▼

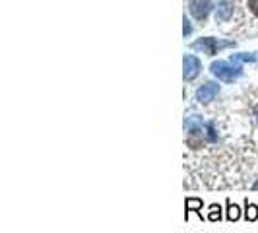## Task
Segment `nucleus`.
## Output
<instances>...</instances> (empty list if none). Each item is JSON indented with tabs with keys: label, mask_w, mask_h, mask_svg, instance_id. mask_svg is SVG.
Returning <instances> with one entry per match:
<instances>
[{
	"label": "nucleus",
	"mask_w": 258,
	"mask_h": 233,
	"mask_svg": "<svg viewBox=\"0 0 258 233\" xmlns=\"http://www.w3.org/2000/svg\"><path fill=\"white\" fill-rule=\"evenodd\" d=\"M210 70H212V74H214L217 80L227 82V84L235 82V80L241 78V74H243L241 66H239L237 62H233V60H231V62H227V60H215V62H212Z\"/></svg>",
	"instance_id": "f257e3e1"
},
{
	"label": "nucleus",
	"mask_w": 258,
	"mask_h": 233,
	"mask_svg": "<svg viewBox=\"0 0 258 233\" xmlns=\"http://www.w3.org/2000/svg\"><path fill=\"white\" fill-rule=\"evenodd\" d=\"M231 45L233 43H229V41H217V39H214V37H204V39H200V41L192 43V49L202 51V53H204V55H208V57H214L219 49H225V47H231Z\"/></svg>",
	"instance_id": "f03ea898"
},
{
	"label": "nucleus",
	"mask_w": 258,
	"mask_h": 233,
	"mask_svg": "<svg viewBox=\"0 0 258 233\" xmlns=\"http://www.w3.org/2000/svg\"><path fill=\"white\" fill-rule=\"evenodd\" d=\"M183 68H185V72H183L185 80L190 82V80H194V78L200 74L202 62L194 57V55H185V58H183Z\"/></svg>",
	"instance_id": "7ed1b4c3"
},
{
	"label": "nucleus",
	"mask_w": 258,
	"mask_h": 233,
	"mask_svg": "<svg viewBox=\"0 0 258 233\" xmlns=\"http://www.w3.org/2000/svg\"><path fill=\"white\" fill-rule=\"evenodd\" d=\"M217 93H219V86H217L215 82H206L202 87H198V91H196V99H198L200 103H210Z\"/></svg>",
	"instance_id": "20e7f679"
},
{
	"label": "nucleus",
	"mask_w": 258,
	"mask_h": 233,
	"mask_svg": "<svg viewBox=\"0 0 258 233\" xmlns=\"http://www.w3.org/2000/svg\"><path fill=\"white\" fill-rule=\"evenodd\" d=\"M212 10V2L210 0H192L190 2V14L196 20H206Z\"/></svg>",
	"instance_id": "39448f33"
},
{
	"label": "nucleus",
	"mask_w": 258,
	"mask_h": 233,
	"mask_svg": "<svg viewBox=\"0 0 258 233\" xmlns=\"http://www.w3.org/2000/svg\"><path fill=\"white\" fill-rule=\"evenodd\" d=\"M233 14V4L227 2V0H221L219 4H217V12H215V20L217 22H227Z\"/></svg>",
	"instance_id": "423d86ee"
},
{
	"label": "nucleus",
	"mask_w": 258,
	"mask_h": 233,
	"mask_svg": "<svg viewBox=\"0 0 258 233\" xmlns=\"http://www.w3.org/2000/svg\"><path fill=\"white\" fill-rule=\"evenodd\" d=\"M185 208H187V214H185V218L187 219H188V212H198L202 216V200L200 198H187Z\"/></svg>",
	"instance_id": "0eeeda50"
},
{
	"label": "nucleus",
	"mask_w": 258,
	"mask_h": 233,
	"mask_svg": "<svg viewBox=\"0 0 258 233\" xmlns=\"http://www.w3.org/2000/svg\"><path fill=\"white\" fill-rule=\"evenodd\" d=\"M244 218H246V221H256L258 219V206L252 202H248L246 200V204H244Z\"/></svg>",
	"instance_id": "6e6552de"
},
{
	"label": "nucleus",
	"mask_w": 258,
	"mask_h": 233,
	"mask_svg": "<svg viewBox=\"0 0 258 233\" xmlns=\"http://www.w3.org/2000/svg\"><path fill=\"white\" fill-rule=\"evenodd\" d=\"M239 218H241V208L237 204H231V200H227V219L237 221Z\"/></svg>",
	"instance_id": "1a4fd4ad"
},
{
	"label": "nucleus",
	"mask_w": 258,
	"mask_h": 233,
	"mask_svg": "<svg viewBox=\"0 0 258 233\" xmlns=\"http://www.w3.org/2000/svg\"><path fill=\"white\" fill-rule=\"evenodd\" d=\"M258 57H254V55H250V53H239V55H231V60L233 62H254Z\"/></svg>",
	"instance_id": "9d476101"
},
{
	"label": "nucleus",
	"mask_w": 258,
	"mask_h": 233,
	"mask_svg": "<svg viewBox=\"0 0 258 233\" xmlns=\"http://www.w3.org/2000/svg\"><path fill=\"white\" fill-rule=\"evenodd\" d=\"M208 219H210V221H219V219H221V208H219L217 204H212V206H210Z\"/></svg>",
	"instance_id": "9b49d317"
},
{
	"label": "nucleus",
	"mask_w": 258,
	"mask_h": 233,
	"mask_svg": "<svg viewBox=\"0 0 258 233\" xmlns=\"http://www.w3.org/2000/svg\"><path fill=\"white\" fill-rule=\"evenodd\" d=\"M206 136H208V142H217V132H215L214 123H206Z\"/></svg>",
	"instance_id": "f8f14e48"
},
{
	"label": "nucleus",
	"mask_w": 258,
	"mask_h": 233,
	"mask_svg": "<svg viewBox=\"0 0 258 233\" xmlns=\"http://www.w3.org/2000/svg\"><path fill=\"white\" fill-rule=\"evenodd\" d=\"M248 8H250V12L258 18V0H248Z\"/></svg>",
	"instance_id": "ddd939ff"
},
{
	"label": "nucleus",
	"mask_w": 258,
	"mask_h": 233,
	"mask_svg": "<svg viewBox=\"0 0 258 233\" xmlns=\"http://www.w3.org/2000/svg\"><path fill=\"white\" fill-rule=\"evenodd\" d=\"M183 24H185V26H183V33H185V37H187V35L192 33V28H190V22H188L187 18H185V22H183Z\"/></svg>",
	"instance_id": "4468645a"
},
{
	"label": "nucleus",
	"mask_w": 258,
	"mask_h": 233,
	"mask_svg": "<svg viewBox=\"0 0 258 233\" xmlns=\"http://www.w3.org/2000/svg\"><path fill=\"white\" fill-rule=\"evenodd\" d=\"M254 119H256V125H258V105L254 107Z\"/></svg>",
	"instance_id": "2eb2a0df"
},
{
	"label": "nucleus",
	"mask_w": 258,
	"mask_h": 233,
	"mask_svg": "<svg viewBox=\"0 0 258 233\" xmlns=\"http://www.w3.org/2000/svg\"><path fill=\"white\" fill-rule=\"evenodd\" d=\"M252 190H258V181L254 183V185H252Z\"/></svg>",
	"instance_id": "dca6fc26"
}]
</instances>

▲

Work to complete: Locate each line in the rows above that contains the string "with" and copy those lines out, matching case exactly.

Answer to this exercise:
<instances>...</instances> (empty list if none). Each item is JSON indented with tabs with keys: label, mask_w, mask_h, mask_svg, instance_id. mask_svg is SVG.
Returning <instances> with one entry per match:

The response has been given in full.